Has she asked him to retire or pull back?

“I have definitely had those conversations with him over and over again,” she added. “But ultimately, I feel that everybody has to make a decision that works for [them]. He needs to follow his joy, too.”

Career tension in a marriage is nothing new. For time immemorial, husbands and wives have navigated the challenges of work and home life. Even though things changed dramatically with the advent of the industrial revolution, which took (mostly) men from the farms and fields near home and put them in factories and offices farther away, balancing labor demands and life with the family is an age-old issue.

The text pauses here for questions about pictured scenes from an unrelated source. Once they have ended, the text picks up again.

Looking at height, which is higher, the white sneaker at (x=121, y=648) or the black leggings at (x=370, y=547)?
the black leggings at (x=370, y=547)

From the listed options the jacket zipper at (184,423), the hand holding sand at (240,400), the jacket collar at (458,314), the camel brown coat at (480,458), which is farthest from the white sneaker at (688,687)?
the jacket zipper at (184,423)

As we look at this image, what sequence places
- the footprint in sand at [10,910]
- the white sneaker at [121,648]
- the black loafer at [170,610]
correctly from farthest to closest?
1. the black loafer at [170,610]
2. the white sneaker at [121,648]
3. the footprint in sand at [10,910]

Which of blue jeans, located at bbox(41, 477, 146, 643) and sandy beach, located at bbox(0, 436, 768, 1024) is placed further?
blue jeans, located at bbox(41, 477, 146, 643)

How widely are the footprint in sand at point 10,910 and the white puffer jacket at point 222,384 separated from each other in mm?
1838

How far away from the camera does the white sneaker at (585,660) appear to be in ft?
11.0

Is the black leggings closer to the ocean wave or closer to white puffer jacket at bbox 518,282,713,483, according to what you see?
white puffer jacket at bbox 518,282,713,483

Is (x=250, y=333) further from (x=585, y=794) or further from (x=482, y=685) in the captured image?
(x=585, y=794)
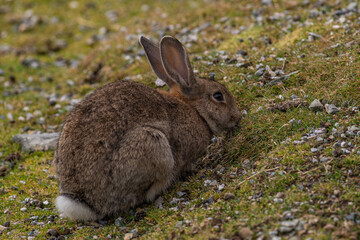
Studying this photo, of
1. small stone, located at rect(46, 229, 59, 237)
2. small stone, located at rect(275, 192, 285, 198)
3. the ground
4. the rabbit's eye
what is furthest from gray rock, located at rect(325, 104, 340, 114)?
small stone, located at rect(46, 229, 59, 237)

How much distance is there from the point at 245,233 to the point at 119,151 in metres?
2.25

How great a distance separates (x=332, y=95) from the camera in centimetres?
728

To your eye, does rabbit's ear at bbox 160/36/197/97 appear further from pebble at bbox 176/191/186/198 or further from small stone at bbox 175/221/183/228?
small stone at bbox 175/221/183/228

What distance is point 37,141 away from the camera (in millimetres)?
9469

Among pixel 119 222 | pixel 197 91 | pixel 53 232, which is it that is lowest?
pixel 119 222

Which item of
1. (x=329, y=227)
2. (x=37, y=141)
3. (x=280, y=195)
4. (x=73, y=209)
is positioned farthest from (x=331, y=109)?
(x=37, y=141)

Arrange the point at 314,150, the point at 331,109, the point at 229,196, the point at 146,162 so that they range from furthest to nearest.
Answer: the point at 331,109 → the point at 146,162 → the point at 314,150 → the point at 229,196

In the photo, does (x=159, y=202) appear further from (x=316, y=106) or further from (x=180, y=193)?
(x=316, y=106)

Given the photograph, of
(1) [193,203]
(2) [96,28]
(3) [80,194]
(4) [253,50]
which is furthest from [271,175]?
(2) [96,28]

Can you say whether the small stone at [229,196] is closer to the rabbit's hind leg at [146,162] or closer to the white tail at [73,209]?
the rabbit's hind leg at [146,162]

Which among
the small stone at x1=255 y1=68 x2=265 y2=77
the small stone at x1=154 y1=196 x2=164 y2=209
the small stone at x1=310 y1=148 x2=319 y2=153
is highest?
the small stone at x1=255 y1=68 x2=265 y2=77

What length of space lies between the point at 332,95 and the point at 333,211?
261 centimetres

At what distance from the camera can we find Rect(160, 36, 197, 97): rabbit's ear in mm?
7898

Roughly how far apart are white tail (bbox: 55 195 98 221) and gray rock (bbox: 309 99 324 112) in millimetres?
→ 3684
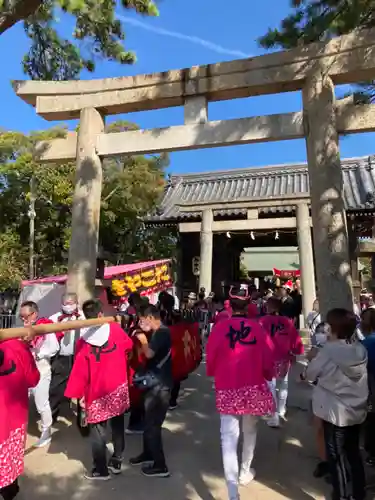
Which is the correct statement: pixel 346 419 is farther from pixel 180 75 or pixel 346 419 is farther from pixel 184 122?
pixel 180 75

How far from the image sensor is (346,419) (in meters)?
2.95

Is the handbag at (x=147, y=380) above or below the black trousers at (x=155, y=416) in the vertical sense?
above

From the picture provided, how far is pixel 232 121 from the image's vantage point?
19.2ft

But do you have the luxury of following or pursuing your “joy” if that pursuit is at odds with your spouse’s wishes – and comes at the expense of your children?

Scripture may be silent on how parents might make their living, but it’s more explicit regarding how we should behave toward our children.

We read fathers are supposed to teach their children (Proverbs 22:6), spend time with them (Deut. 6:6-9), show compassion (Psalm 103:13), be a good example (2 Cor. 3:2-3), be careful not to provoke them (Col. 3:21) – all the while correcting them in love (Hebrews 12:7-11).

Next to our relationship with God, our marriage and our role as dad or mom are our major responsibilities. You won’t find anything in the Bible giving dads or moms a free pass to selfishly pursue their hopes and dreams to the detriment of a spouse or children.

The pursuit of personal fulfillment has become big business, especially in an increasingly well-heeled world. It’s important to take care of ourselves, and fun and leisure are important elements of a healthy life. But when you become a parent, you’re surrendering and sacrificing some of your freedom for the good of your children.

The very best news is that in the end, Christian moms and dads who give up some of their time and interests for the sake of their children may not really be giving up anything meaningful at all.

Why?

Gisele Bundchen suggested Tom Brady needed to follow his “joy” on the gridiron – but true and lasting satisfaction will never be found on the football field.

“I have no greater joy than to hear that my children are walking in the truth,” we read in one of John’s letters (3 John 4) – a reminder that what we’re “giving up” as parents is that which we cannot keep – and receiving in return that which we cannot lose.